Figure 4 bar plot ranks sgRNAs by the number of off-target sites for the BRCA2 and PIK3CA genes. The X-axis represents the number of off-target sites identified for each sgRNA, which indicates potential unintended edits elsewhere in the genome. The Y-axis shows the sgRNA indices for each gene, ranked by their off-target counts. Points are colour-coded by gene, with red representing BRCA2 sgRNAs and blue representing PIK3CA sgRNAs.
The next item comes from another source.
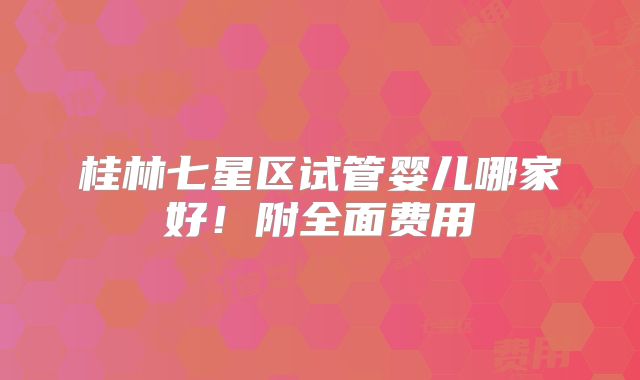 桂林七星区试管婴儿哪家好!附全面费用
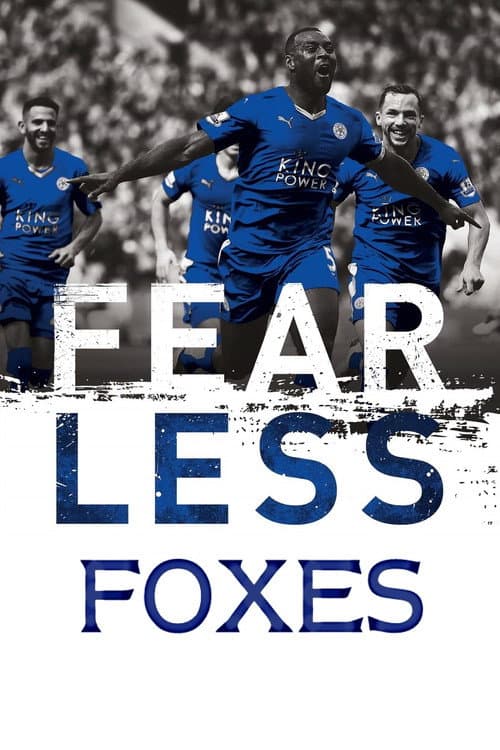 Poster for Fearless Foxes: Our Story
BRCA2_2 exhibits the highest number of off-targets, exceeding 30, while BRCA2_0 and PIK3CA_3 show the fewest off-targets, around 20, making them more favourable for precise genome editing.

# Efficiency prediction visualization
# This will create a bar plot to show the predicted efficiency for each sgRNA
ggplot(df, aes(x = reorder(Gene_Index, `Cutting Efficiency`), y = `Cutting Efficiency`, fill = Gene)) +
  geom_bar(stat = "identity") +
  labs(
    title = "Predicted Efficiency for Each sgRNA",
    x = "sgRNA (Gene Index)",
    y = "Predicted Efficiency"
  ) +
  theme_minimal() +
  theme(axis.text.x = element_text(angle = 90, hjust = 1)) + # Rotate x-axis labels for readability
  scale_fill_viridis_d() # Use the viridis color palette

Figure 5 bar plot shows the predicted efficiency of sgRNAs targeting the BRCA2 and PIK3CA genes. The X-axis represents the sgRNA indices for each gene, and the Y-axis indicates the predicted cutting efficiency, which reflects the likelihood of successful DNA cleavage at the target site. Bars are colour-coded by gene, purple representing BRCA2 sgRNAs and yellow representing PIK3CA sgRNAs. PIK3CA_4 and PIK3CA_3 exhibit the highest predicted efficiencies, close to 0.6, making them strong candidates for CRISPR-Cas9 experiments. BRCA2_2 also shows relatively high efficiency compared to BRCA2_1 and BRCA2_0, which have lower predicted efficiencies.

# Compare Off-Target Risks and Efficiency Together
# This scatter plot will visualize the trade-off between off-target risk and efficiency
ggplot(df, aes(x = `Cutting Efficiency`, y = `Number of Off-Targets`, color = Gene_Index)) +
  geom_point(size = 3) +
  labs(
    title = "Off-Target Risk vs. Efficiency for sgRNAs",
    x = "Predicted Efficiency",
    y = "Off-Target Risk (Number of Off-Targets)"
  ) +
  scale_color_viridis_d(option = "D") + # Use rainbow-like color palette
  theme_minimal() +
  theme(legend.position = "bottom") # Place legend at the bottom for better visualization

Figure 6 scatter plot illustrates the relationship between off-target risk and predicted efficiency for sgRNAs targeting the BRCA2 and PIK3CA genes. The X-axis represents the predicted efficiency of each sgRNA, indicating the likelihood of successful DNA cleavage. The Y-axis shows the off-target risk, measured as the number of off-target sites identified for each sgRNA. Points are colour-coded by sgRNA index and gene, with shades of purple representing BRCA2 sgRNAs and green representing PIK3CA sgRNAs. Notably, BRCA2_0 exhibits a low off-target risk (~20 sites) and relatively low efficiency, while PIK3CA_4 and PIK3CA_3 demonstrate high predicted efficiencies (~0.5–0.6) with moderate off-target risks. BRCA2_2 has the highest off-target risk (~35 sites) despite moderate efficiency, suggesting potential trade-offs between precision and effectiveness.